* Gegeven tekst:
((

‘Door corona maken we ons extra zorgen over dakloze veteranen’

16 april 2020
Deel dit bericht:
“A man may be down, but never out”, zei de eerste generaal van het Leger des Heils. Die visie volgt kapitein Harm Slomp nog steeds. Als officier van het Leger des Heils helpt hij mensen zonder helper. Jaarlijks zijn dat zo’n 50.000 mensen die vaak te maken hebben met een combinatie van problemen; dakloos, verslaafd en medische problematiek. Hieronder bevinden zich ook dakloze veteranen.

‘Een verhaal kan ik maar niet uit m’n hoofd krijgen. Een veteraan vertelde dat hij door zijn ervaringen op missie naar de fles greep. In zwarte buien werd hij dan een gevaar voor zijn vrouw en kinderen. Een verschrikkelijke situatie. Daarom koos hij bewust voor het isolement en verliet hij zijn huis. Uit liefde voor z’n vrouw en kinderen, om ze niet te beschadigen. Dat soort voorbeelden zien we best vaak. Uit onderzoek blijkt dat tientallen veteranen een beroep doen op de opvang. We vermoeden dat het werkelijke aantal in de honderden loopt. Juist voor dat soort mensen bestaat het Leger des Heils.

In mijn ogen moet de Nederlandse samenleving en Defensie meer doen voor de dakloze veteraan. Ik heb een enorm respect voor alle mannen en vrouwen die zich beschikbaar stellen voor de krijgsmacht. Daarmee zetten ze zich in voor Nederland en het internationale vredesbelang. Dat verdient een groot respect en waardering. Elke vorm van dakloosheid is een aanklacht tegen de samenleving, maar dat voel ik nog sterker voor dakloze veteranen. Die hebben nu dezelfde rechten en plichten als andere burgers, maar ik zou het normaal vinden als we in Nederland voor dakloze veteranen een extra inspanning leveren. Als dank voor hun soms levensbedreigende persoonlijke inzet.

))

* Te bekijken materiaal:
((

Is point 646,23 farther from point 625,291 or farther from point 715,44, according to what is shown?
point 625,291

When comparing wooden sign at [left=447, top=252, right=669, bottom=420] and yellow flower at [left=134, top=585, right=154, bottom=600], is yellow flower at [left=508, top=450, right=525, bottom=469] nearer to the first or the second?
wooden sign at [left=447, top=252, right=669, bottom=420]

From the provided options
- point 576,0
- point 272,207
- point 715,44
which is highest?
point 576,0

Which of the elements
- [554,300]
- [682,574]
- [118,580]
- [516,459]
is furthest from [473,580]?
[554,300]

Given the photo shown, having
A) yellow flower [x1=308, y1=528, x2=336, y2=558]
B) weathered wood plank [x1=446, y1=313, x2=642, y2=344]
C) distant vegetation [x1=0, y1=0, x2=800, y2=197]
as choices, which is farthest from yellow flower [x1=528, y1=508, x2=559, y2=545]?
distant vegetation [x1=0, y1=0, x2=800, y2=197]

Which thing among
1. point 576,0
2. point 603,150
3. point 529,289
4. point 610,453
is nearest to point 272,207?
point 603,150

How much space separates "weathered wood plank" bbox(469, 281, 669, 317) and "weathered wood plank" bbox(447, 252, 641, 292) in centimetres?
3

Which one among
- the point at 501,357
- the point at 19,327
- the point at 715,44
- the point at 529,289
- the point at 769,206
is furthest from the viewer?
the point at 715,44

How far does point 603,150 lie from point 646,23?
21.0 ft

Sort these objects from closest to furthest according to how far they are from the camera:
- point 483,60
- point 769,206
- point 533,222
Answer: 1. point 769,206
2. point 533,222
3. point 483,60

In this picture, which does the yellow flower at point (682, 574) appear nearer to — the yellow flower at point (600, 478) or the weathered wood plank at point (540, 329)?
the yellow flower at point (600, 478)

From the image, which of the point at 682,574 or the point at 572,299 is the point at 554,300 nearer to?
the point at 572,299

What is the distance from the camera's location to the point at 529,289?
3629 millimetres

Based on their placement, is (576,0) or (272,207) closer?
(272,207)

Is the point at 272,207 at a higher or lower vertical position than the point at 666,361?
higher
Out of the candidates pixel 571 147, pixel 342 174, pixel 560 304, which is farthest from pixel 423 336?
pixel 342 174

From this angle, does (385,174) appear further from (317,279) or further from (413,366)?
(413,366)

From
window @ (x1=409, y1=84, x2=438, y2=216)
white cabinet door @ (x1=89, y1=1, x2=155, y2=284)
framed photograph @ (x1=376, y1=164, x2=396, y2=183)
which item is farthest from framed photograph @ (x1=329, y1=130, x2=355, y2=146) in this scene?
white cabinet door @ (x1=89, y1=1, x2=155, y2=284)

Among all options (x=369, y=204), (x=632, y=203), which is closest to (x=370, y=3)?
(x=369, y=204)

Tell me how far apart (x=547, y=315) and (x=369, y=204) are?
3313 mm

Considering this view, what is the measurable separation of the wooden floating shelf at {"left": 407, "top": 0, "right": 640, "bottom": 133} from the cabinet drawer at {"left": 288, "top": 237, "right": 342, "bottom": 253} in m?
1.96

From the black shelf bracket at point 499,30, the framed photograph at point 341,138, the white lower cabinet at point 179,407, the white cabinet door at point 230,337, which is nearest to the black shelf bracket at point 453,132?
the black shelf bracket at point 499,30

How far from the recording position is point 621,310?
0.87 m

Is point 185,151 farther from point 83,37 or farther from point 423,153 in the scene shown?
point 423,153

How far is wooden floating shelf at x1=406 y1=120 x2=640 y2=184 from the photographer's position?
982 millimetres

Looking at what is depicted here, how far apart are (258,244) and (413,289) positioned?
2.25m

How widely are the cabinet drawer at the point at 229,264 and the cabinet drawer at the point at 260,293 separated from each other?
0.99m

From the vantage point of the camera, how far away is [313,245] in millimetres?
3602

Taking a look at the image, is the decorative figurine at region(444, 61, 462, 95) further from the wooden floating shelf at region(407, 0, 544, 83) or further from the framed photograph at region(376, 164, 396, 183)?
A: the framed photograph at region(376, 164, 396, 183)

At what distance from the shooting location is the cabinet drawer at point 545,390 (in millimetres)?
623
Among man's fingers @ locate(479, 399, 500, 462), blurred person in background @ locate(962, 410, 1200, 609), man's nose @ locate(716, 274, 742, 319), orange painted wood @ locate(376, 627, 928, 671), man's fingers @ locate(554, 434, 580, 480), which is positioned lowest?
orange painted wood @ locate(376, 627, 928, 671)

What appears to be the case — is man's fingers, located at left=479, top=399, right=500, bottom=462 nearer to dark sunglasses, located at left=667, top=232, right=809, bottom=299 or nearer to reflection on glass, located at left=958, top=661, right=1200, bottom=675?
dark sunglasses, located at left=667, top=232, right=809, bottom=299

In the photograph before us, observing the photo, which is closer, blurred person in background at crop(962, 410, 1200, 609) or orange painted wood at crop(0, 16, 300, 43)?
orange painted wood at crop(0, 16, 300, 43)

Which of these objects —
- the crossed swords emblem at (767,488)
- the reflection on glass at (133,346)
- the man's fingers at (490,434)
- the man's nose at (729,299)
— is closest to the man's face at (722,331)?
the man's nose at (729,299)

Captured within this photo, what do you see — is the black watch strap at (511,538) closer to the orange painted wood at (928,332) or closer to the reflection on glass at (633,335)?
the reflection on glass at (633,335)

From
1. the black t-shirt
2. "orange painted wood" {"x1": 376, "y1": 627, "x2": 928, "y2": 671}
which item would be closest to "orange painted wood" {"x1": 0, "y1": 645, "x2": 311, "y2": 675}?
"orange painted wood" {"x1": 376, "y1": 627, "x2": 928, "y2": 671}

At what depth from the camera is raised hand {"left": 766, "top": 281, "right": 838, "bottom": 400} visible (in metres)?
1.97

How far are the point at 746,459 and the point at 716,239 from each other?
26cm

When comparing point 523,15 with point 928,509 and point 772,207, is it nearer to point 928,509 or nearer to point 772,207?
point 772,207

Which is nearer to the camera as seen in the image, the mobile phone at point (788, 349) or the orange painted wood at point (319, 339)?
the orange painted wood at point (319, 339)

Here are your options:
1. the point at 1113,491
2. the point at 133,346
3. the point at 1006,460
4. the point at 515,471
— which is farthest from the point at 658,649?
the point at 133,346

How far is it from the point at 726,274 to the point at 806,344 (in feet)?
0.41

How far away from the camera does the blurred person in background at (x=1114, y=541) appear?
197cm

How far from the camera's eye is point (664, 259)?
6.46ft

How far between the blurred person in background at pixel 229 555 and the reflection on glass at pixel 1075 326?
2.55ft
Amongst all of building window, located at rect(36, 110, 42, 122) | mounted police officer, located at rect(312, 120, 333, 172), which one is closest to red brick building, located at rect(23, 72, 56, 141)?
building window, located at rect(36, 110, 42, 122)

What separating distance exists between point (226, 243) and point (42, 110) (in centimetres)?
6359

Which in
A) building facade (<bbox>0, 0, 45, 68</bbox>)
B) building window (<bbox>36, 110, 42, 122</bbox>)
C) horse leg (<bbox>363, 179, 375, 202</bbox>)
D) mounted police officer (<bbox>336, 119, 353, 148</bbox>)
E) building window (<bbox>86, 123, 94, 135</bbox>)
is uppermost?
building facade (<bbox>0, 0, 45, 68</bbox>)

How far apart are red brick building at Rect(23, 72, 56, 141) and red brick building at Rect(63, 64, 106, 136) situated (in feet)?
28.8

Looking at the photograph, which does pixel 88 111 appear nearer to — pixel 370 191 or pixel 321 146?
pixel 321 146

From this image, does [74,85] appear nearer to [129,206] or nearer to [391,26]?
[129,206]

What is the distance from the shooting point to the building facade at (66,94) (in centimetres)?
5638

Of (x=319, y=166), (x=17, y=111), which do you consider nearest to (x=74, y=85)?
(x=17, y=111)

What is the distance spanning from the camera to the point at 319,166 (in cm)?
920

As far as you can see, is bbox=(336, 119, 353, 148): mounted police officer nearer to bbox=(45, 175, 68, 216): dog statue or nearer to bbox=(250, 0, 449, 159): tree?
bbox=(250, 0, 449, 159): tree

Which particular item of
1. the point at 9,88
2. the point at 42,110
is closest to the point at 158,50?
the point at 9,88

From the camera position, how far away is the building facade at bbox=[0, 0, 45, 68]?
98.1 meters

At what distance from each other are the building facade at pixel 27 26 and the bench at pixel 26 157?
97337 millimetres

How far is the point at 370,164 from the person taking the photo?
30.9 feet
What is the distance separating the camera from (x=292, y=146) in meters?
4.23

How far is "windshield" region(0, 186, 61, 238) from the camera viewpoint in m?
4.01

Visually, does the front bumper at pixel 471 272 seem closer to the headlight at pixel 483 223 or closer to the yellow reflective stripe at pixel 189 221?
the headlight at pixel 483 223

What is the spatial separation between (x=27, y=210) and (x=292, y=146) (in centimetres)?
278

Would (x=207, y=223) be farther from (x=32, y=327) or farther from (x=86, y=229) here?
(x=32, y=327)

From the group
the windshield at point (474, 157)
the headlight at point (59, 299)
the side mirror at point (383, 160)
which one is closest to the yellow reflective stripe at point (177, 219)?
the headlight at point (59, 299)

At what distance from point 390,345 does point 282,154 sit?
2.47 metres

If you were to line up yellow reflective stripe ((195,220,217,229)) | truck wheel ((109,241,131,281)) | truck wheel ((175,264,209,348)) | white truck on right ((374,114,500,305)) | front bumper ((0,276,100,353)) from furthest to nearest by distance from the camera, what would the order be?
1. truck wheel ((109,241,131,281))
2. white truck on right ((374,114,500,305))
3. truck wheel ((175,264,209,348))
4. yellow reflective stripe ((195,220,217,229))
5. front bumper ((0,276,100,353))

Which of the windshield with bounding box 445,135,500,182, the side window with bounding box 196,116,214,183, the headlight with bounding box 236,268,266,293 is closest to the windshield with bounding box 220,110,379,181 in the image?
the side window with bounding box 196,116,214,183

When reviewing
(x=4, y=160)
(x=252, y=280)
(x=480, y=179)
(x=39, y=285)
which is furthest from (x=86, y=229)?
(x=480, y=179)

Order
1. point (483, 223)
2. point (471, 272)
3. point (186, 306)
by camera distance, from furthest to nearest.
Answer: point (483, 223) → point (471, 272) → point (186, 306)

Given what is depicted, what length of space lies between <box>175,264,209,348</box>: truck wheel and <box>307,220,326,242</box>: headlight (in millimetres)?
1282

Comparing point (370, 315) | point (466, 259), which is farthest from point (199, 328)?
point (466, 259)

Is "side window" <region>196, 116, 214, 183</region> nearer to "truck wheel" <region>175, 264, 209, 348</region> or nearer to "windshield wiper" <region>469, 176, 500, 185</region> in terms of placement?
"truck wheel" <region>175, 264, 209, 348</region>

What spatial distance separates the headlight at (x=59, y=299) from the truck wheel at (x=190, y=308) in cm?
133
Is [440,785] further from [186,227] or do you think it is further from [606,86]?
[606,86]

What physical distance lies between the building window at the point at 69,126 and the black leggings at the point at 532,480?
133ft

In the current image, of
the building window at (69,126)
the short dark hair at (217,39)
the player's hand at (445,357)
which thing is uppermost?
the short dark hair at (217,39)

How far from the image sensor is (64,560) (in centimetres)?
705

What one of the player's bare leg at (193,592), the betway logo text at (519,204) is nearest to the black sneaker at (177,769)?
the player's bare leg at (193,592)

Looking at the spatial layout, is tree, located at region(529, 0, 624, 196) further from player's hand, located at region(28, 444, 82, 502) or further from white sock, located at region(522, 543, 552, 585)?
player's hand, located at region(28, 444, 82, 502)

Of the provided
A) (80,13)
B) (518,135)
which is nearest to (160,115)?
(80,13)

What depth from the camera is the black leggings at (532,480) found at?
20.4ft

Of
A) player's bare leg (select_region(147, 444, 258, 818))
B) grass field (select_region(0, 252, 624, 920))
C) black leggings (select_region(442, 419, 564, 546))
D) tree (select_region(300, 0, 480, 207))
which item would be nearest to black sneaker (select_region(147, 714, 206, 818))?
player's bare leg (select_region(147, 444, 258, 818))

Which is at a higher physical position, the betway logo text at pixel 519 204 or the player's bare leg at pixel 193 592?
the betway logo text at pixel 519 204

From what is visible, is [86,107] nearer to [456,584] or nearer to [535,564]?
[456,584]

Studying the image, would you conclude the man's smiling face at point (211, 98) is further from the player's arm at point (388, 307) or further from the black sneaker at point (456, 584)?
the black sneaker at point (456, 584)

))

Schrijf de tekst over dakloze veteranen verder, te beginnen na de laatste zin die er nu staat.

* Antwoord:
Er is al veel hulp, maar door persoonlijkheid, trauma of andere problemen komt het daar niet van. Die mensen komen wij dan tegen. Het valt ons ook op dat veteranen vooral baat hebben bij hulp door andere veteranenJe hebt echt mensen nodig die hetzelfde hebben meegemaakt. Die begrijpen wat er op een missie gebeurt. Wat je ziet, hoort en ruikt. Dat maakt het verschil. Daar proberen we onze zorg nu meer op in te richten. Met zelfhulpgroepen onder begeleiding van veteranen.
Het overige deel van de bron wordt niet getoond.